Title: What is Happening to the Gothic in the Age of Covid？
Abstract: Traditional Gothic imagery of death and ruin, ghosts and vampires, contagion and conspiracy theory has flourished in the Western media as ways of representing and imagining the threat and impact of the Covid-19 coronavirus. This is not new: Gothic superstition has mixed with medical science for centuries to try to explain epidemic infection, and vampires, for instance, have been seen as vectors of plague. Consequently, depictions of vampires have shadowed medical practice, embracing and assimilating new advances in bioscience, as well as becoming instrumental in theological, philosophical, and economic thought, and so even today the language of vampires and vampirology can cast a light on the contemporary experience of epidemic measures. Yet at the same time a new Gothic imagery is emerging based not around monstrosity but emphasizing the non-human and the unknown: the ‘weird’ and the ‘eerie’. The relationship between these two reformulations of the Gothic is as yet unpredictable, but it is likely to have long-lasting impact on literature and film, language and culture.
A. Prof. Chew Fong Peng
University of Malaya, Malaysia
Research Area: Malay Language Education, Malay Literature Education, Chinese Language Education, Education and Integration, Language in Culture and Society.

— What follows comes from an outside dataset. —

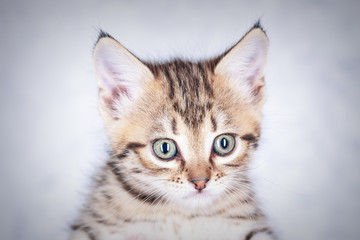 Portrait of a little tabby kitten, close up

Title: Suitability of Literary Component Texts in the Malay Language at the Malaysian National Secondary Schools
Abstract: The literary component in Malay was first introduced in all national secondary schools in Malaysia in 2000. Students are required to study all literary genres including traditional prose, traditional poetry, short stories, novels, dramas, and modern poetry. All literary genres are contained in an anthology for each form except novels. The selected novels are based on four zones, namely Zone One (Perlis, Kedah, Penang, Perak), Zone Two (Selangor, Negeri Sembilan, Kuala Lumpur, Putrajaya), Zone Three (Johor, Sabah, Sarawak, WP Labuan) , and Zone Four (Kelantan, Terengganu, Pahang, Melaka). This speech will analyze the suitability of the selected novel texts for Forms I to Form V of the current syllabus based on zones. In addition, the discussion is also given on the literary anthologies from Form I to Form V.